• [Written exercise]:
Transcribe only the part of the listing below that begins at the line containing "Would (x=292, y=305)" and runs to its final line, keeping both ends.
-------
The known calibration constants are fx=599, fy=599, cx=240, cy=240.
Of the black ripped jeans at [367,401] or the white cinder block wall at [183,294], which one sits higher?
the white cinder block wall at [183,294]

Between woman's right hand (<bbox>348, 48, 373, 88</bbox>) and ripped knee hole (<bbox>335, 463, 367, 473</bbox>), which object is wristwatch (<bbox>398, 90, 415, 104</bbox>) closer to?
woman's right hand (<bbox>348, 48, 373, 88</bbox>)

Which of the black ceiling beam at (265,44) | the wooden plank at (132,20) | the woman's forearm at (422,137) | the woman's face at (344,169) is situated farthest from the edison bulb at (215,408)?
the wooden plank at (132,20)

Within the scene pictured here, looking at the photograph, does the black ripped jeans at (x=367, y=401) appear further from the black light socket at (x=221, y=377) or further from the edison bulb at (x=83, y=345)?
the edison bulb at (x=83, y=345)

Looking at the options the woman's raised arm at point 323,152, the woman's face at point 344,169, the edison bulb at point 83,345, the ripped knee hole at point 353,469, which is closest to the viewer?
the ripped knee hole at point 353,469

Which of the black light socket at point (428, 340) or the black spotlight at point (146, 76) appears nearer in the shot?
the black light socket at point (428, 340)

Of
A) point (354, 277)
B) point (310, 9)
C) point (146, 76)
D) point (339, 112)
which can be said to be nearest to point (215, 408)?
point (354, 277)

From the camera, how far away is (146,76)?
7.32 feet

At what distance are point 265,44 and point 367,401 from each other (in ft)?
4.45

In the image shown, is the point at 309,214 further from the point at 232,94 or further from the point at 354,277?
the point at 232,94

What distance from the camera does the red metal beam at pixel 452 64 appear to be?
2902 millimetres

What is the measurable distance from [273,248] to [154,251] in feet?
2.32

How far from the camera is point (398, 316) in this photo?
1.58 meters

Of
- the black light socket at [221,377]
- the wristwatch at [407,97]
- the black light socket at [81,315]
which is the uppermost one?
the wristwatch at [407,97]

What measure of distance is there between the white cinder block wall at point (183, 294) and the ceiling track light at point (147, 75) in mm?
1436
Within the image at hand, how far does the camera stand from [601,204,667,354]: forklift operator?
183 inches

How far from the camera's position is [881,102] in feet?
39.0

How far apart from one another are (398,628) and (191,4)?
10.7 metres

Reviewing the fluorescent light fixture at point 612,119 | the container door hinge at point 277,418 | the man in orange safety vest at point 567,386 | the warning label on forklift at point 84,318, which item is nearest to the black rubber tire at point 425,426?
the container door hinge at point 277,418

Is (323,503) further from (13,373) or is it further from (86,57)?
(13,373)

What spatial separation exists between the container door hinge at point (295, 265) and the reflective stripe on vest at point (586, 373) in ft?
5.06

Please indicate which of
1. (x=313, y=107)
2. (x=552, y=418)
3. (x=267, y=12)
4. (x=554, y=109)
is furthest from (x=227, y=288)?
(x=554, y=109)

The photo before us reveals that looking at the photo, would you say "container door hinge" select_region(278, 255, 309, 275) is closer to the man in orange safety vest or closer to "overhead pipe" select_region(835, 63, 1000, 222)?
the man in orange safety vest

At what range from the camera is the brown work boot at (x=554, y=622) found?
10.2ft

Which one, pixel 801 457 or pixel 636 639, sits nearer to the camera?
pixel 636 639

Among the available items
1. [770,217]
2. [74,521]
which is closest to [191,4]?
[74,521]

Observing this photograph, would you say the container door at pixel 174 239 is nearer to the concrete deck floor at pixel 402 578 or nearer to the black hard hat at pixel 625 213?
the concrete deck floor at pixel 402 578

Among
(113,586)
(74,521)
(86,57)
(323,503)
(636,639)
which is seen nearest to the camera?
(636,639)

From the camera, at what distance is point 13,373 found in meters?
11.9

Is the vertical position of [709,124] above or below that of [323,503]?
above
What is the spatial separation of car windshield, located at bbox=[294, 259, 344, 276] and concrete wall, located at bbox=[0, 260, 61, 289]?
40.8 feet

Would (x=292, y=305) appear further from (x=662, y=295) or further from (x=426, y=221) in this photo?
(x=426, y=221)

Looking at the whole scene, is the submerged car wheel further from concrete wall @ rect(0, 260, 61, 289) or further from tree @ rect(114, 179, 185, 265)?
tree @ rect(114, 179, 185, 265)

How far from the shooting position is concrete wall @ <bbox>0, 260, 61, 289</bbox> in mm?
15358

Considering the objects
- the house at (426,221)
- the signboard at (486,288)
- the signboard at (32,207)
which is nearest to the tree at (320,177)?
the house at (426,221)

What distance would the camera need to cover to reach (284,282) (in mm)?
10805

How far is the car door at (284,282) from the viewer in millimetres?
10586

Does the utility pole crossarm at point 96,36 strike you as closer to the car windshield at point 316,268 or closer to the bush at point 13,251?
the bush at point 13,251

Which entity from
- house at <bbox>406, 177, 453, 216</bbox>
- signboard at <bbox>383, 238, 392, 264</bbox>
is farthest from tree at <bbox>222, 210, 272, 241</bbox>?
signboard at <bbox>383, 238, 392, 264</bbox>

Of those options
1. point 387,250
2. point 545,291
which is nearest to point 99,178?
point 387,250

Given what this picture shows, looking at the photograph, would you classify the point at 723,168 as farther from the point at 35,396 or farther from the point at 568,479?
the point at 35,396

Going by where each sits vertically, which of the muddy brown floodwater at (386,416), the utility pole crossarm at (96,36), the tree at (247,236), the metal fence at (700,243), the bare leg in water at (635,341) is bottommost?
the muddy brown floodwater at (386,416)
-------
• [In response]:
Would (x=292, y=305) appear further from (x=662, y=295) or further from (x=426, y=221) in this photo?
(x=426, y=221)

Looking at the whole scene, is the submerged car wheel further from concrete wall @ rect(0, 260, 61, 289) or further from tree @ rect(114, 179, 185, 265)?
tree @ rect(114, 179, 185, 265)

How far from the shooting position is concrete wall @ <bbox>0, 260, 61, 289</bbox> in mm?
15358

Considering the objects
- the house at (426,221)
- the signboard at (486,288)
- the signboard at (32,207)
which is nearest to the tree at (320,177)?
the house at (426,221)

What distance would the camera need to cover to reach (284,282) (in mm)?
10805

How far is the car door at (284,282) from the viewer in millimetres?
10586

Does the utility pole crossarm at point 96,36 strike you as closer to the car windshield at point 316,268 or closer to the bush at point 13,251?
the bush at point 13,251

Which entity from
- house at <bbox>406, 177, 453, 216</bbox>
- signboard at <bbox>383, 238, 392, 264</bbox>
is farthest from tree at <bbox>222, 210, 272, 241</bbox>?
signboard at <bbox>383, 238, 392, 264</bbox>

Of those options
1. point 387,250
2. point 545,291
which is nearest to point 99,178?
point 387,250

Given what this picture shows, looking at the photograph, would you classify the point at 723,168 as farther from the point at 35,396 or farther from the point at 568,479?
the point at 35,396

Going by where each sits vertically, which of the muddy brown floodwater at (386,416), the utility pole crossarm at (96,36), the tree at (247,236), the metal fence at (700,243), the bare leg in water at (635,341) is bottommost?
the muddy brown floodwater at (386,416)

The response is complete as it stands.